I'm trying to build a cosine locality sensitive hash so I can find candidate similar pairs of items without having to compare every possible pair. I have it basically working, but most of the pairs in my data seem to have cosine similarity in the -0.2 to +0.2 range so I'm trying to dice it quite finely and pick things with cosine similarity 0.1 and above.
I've been reading Mining Massive Datasets chapter 3. This talks about increasing the accuracy of candidate pair selection by Amplifying a Locality-Sensitive Family. I think I just about understand the mathematical explanation, but I'm struggling to see how I implement this practically.
What I have so far is as follows
- I have say 1000 movies each with ratings from some selection of 1M users. Each movie is represented by a sparse vector of user scores (row number = user ID, value = user's score)

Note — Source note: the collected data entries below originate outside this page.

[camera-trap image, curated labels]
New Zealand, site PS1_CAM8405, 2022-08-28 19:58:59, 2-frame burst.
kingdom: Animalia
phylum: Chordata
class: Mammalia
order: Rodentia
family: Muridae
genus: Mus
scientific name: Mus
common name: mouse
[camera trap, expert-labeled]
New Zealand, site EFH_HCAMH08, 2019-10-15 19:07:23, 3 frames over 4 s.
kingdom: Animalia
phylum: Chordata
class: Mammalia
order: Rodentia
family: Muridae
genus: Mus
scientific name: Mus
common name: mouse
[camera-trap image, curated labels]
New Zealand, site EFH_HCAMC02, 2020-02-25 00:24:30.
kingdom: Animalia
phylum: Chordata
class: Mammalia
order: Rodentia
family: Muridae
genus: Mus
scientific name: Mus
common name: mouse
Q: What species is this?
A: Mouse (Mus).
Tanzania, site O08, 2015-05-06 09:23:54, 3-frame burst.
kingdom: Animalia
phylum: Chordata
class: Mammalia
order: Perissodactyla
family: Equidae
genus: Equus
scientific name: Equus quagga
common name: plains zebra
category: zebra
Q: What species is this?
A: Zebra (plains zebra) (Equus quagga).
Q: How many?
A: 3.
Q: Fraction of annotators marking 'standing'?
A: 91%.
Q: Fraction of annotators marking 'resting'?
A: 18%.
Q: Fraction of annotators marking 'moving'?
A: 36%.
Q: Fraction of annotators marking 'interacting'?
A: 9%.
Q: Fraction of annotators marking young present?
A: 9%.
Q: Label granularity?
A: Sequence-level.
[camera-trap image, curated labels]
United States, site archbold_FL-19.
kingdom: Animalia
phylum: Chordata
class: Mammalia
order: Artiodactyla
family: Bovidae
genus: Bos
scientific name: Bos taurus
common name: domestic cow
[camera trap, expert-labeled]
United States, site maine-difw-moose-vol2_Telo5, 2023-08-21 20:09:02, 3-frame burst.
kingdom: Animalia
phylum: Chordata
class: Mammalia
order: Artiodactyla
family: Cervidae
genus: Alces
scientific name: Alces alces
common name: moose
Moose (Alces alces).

- I build N random vectors. The vector length matches the length of the movie vectors (i.e. the number of users). The vector values are +1 or -1. I actually encode these vectors as binary to save space, with +1 mapped to 1 and -1 mapped to 0
- I build sketch vectors for each movie by taking the dot product of the movie and each of the N random vectors (or rather, if I create a matrix R by laying the N random vectors horizontally and layering them on top of each other then the sketch for movie m is R*m), then taking the sign of each element in the resulting vector, so I end with a sketch vector for each movie of +1s and -1s, which again I encode as binary. Each vector is length N bits.
- Next I look for similar sketches by doing the following
- I split the sketch vector into b bands of r bits
- Each band of r bits is a number. I combine that number with the band number and add the movie to a hash bucket under that number. Each movie can be added to more than one bucket.
- I then look in each bucket. Any movies that are in the same bucket are candidate pairs.
Comparing this to 3.6.3 of mmds, my AND step is when I look at bands of r bits - a pair of movies pass the AND step if the r bits have the same value. My OR step happens in the buckets: movies are candidate pairs if they are both in any of the buckets.
The book suggests I can "amplify" my results by adding more AND and OR steps, but I'm at a loss for how to do this practically as the explanation of the construction process for further layers is in terms of checking pairwise equality rather than coming up with bucket numbers.
Can anyone help me understand how to do this?